Santos also denied the rumors when she was interviewed by a law enforcement interviewer who specializes in talking with children. Santos told the interviewer that Huizar is “nice” and “smiles a lot,” but said they were never alone with each other.
“She said (the rumors) came from a group of girls at school who were friends of hers and the girls ‘cause drama,’” said the AG report. “She said the group of girls would fight and make up and fight again and she decided to stop being a friend with them.”
The rumors started after she stopped being their friend, according to the report. She told Graham that the “Lowkeyy” username had been hers once, but it wasn’t anymore.
Findings and aftermath
Graham said he found no other evidence of sexual contact between Santos and Huizar.
He noted that while students reported having conversations with Santos where she claimed to be dating the officer, they had no specific dates or times.
Without any corroborating evidence, the case was dropped in June 2019.
Three months later, in September, Huizar asked a judge for a protection order to keep Santos away from him and his wife and their two kids.
In it, he said his wife, Amber Rodriguez, was receiving strange anonymous phone calls and text messages.
A Yakima investigation uncovered that the messages were coming from Santos, according to his petition for the protection order.

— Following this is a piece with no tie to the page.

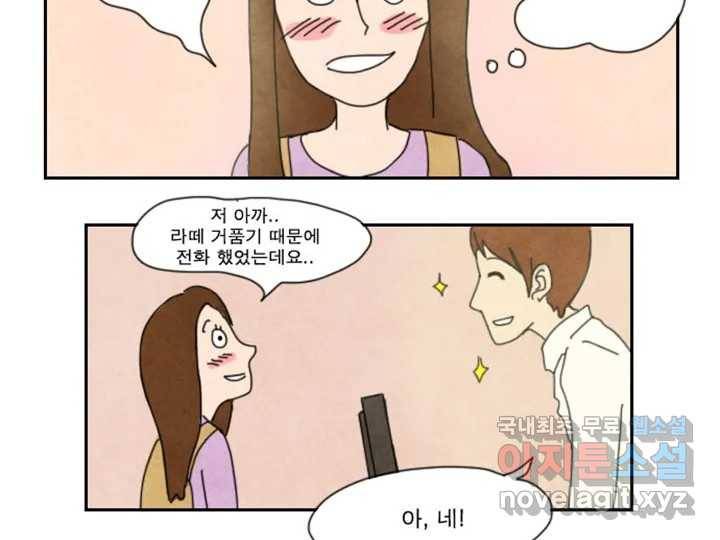 사사롭지만 좋은 날 5화 38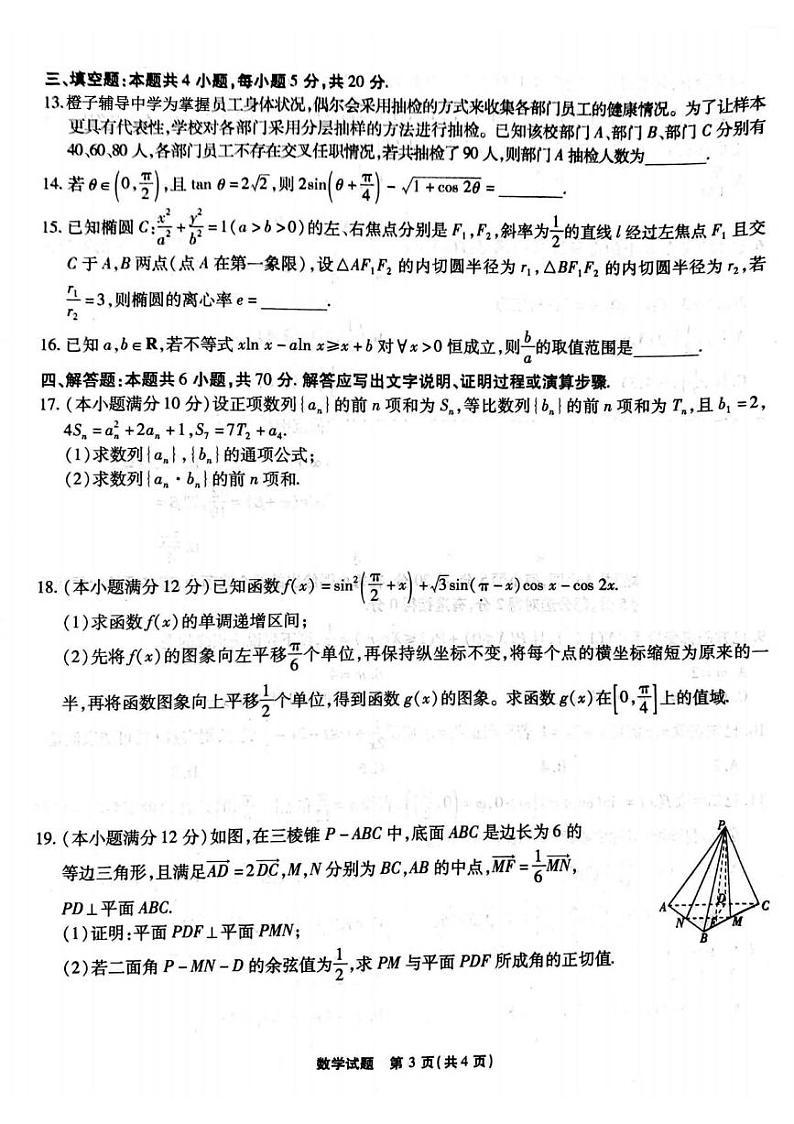2023重庆市南开中学高三上学期第二次质量检测数学试题PDF版含答案03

“I was told that Santos wrote a letter at school and she was attempting to give me the letter. From what I was told, she was being inappropriate in the letter,” he wrote in the petition.
The two-year protection order was granted when she was 13 years old.
It’s unclear if they had any contact during that time. But a year later, Huizar’s wife filed for divorce and moved with their two sons to the Tri-Cities, where she worked as a real estate agent. She later became a paraeducator at William Wiley Elementary School in West Richland.
Their divorce paperwork filed in 2020 did not mention Santos.
Four years later in February 2024,when Rodriguez filed for a protection order against her ex-husband, she said she did not know that his current girlfriend, Angelica Santos, was the same girl he had gotten the protection order against years before.
Santos told investigators during a rape investigation involving Huizar and one of Santos’ teen friends that she and Huizar began dating when she was 15 when he contacted her through Facebook.
At that time in 2021, he was reportedly on medical leave for Post Traumatic Stress Disorder from the Yakima Police Department.
Court records show their relationship continued and she had his son in April 2023 when she was 16.
In February 2024, he was accused of raping her teen friend at their West Richland house while she was there. The allegations made police officials question whether Huizar’s sexual relationship with Santos was a crime because of her age.
He was formally charged with raping her friend and also with child rape because of his relationship with Santos. A judge ordered Huizar to stay away from both of them.
But West Richland police found her body at his home on April 22, 2024, when they were searching for him after he’d shot and killed his ex-wife at the school a block away. It’s unclear if Santos had returned to living there.
Santos’ aunt Samantha Deluna told the Tri-City Herald this week that they didn’t approve of her relationship with Huizar and had talked to her about it.
But Santos had never told them that Huizar was the baby’s father.
Huizar took the boy with him when he fled the Tri-Cities murders. The baby was found safe in his car seat after Huizar crashed along Interstate 5 near Eugene on April 23 and shot himself.